Given passage:
Puzzler #1

unsigned char x = 0x80;

main (void) {
    char y;

    y = 0x80;
    if (x != y) {
       printf("This should not happen\n");
    }
}

Why does the string "This should not happen" appear on the console? It does on VS2005 for x86, but may not on a 8051 processor.

Answer: The problem is that 'char' and 'unsigned char' are different when it comes to comparisons, and that compilers like to optimize the comparison using machine register sizes. C casts the operands to machine sizes: unsigned char 0x80 gets cast to 0x00000080, and signed char 0x80 gets cast to 0xFFFFFF80. Then when you compare them, they don't equate! ARGH....

Using Bits in 8051 assembly

warning: this is a placeholder written from memory. I need to update it

Useful commands: The JB (Jump if Bit set) will jump if a bit is set. The encoding of the field is the bit offset from data memory address 0x20. If you forget this, and try encoding the bit directly, then you will actually get bit 0x20.0 + 0x20 = 0x24.0 (ie 32 bits down the line).

To declare the bit in ASM:

         BSEG 0     ; offset 0 in the 0x20.0 to 2F.7 range.

Exercise data:
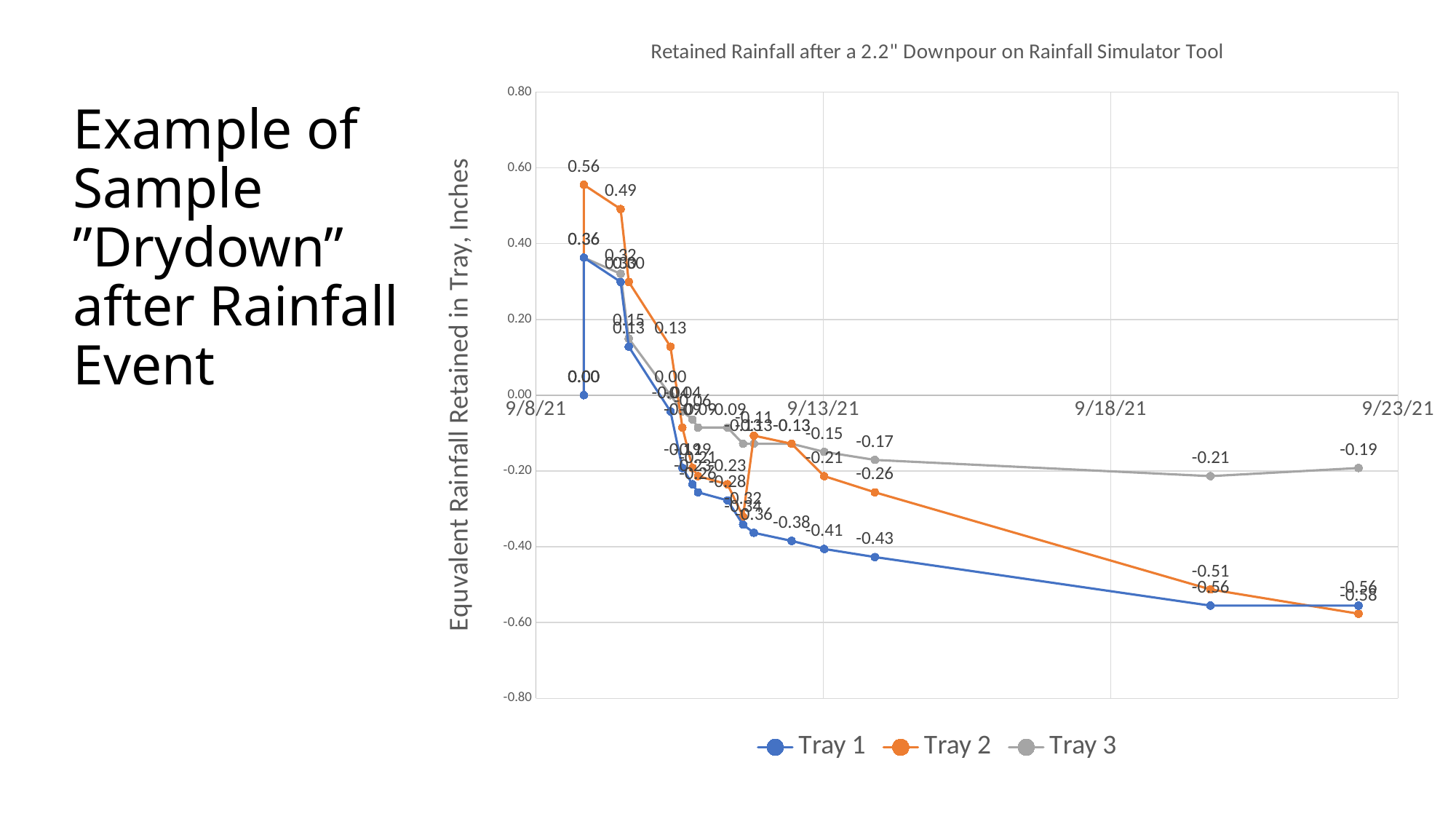
What is the highest value reached by Tray 1? 0.36 What kind of chart is shown on the slide? line chart How many series does the legend list? 3 Which tray reaches the highest value on the chart? Tray 2 Is the final value for Tray 1 greater or less than -0.40? less What is the value for Tray 2 at the point just before 9/23/21, around 9/21/21? -0.51 What is the title of the chart? Retained Rainfall after a 2.2" Downpour on Rainfall Simulator Tool What is the final plotted value for Tray 3, near 9/23/21? -0.19 What are the series names listed in the legend? Tray 1, Tray 2, Tray 3 What is the highest value reached by Tray 2? 0.56 At the last date on the chart, which series has the higher value, Tray 3 or Tray 2? Tray 3 What is the difference between the peak value of Tray 2 (0.56) and the peak value of Tray 1 (0.36)? 0.20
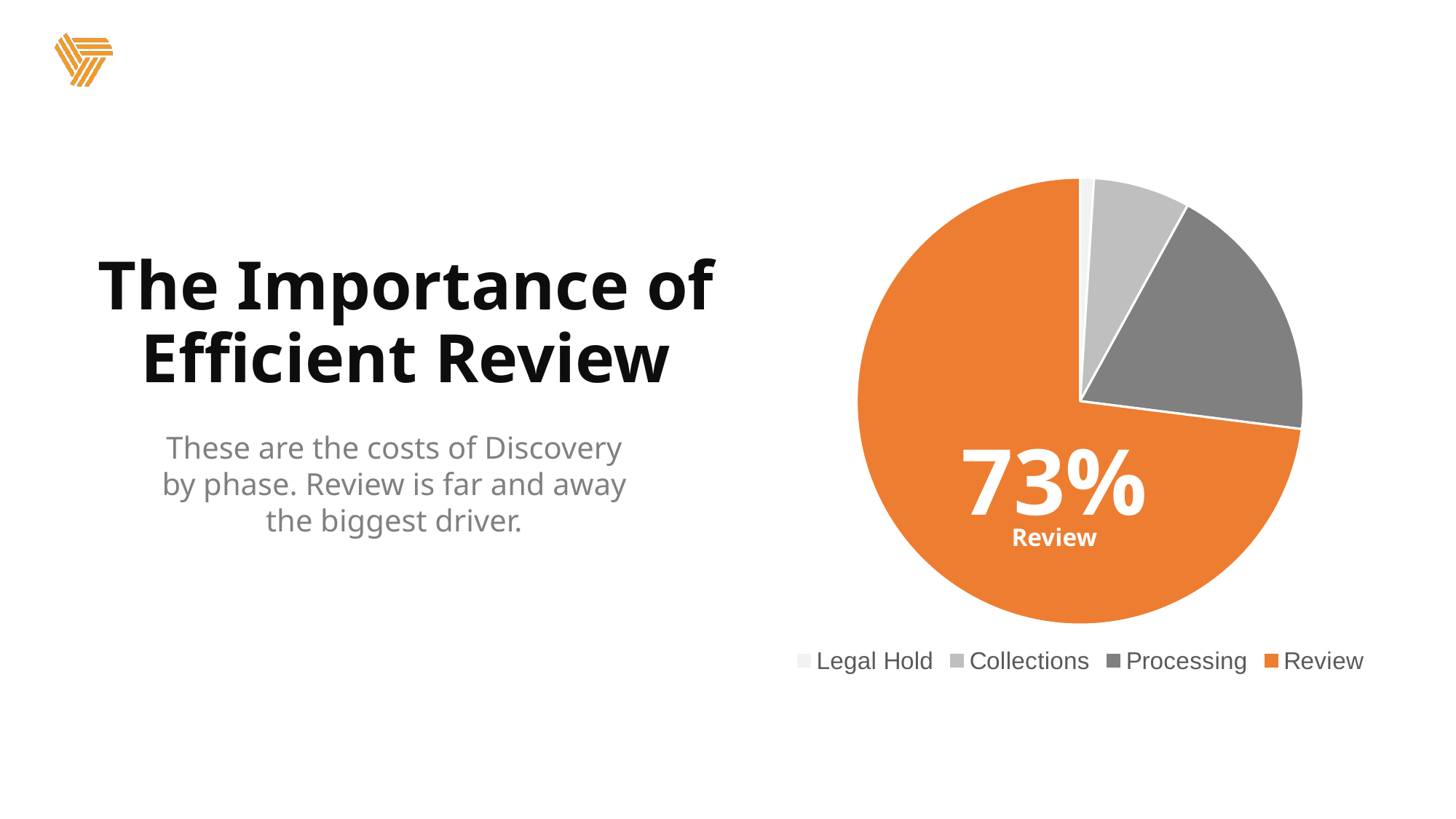
What colour is the Review slice? orange Which slice is larger, Collections or Legal Hold? Collections Which category is listed first in the legend? Legal Hold Which category has the largest slice of the pie? Review Which category has the smallest slice of the pie? Legal Hold What kind of chart is shown on the slide? pie chart How many categories does the pie chart show? 4 Which slice is larger, Processing or Collections? Processing How many entries does the legend list? 4 Which slice is larger, Review or Processing? Review What share of the pie does Review account for? 73%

Work item: Could you carry on the programming notes about C char comparisons and 8051 bit handling, starting right after their final line, the "BSEG 0" declaration?

Answer box:
         BIT mybit  ; declare mybit at 0x20.0
...

; useful 8-byte entry in the vector table (ie at offset 0x0003 in code space for an ISR)

         CSEG AT 0x0003

         JB mybit, passhop   ; 3 bytes encoding
         AJMP fail           ; 2 bytes encoding
passhop: LJMP pass           ; 3 bytes encoding = 8 bytes total

In C, you would declare the bit as:

        extern bit myBit at 0x20;

How to read high resolution system time in Win32

// example of how to read the system clock.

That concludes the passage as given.